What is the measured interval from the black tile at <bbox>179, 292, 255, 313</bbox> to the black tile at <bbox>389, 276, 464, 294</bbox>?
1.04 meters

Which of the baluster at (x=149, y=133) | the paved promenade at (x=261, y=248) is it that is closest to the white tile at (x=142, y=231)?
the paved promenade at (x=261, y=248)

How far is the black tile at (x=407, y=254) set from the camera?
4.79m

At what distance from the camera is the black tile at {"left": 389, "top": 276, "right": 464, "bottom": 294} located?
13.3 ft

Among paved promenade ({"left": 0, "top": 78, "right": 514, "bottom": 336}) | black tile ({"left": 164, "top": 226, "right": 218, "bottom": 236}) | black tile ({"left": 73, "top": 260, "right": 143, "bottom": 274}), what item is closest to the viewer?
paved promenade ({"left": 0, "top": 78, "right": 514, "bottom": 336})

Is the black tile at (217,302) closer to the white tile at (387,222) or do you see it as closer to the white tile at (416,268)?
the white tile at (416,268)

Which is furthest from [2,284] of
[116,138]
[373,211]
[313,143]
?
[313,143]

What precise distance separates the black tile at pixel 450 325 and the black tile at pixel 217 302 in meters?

◇ ◇ ◇ ◇

• What you need to do:
Copy the stretch from the line containing "Which of the" through the end of the lines, keeping every character unchanged.

• Final result:
Which of the baluster at (x=149, y=133) | the paved promenade at (x=261, y=248) is it that is closest to the white tile at (x=142, y=231)?
the paved promenade at (x=261, y=248)

How far is the black tile at (x=407, y=254) set from the camera?
4.79m

At what distance from the camera is the black tile at {"left": 389, "top": 276, "right": 464, "bottom": 294} located?
13.3 ft

Among paved promenade ({"left": 0, "top": 78, "right": 514, "bottom": 336}) | black tile ({"left": 164, "top": 226, "right": 218, "bottom": 236}) | black tile ({"left": 73, "top": 260, "right": 143, "bottom": 274}), what item is closest to the viewer?
paved promenade ({"left": 0, "top": 78, "right": 514, "bottom": 336})

Is the black tile at (217,302) closer to the white tile at (387,222) or do you see it as closer to the white tile at (416,268)?
the white tile at (416,268)

Which is furthest from [2,284] of
[116,138]
[373,211]
[313,143]
?
[313,143]

What precise distance separates the black tile at pixel 450 325 and the black tile at pixel 217 302 in meters?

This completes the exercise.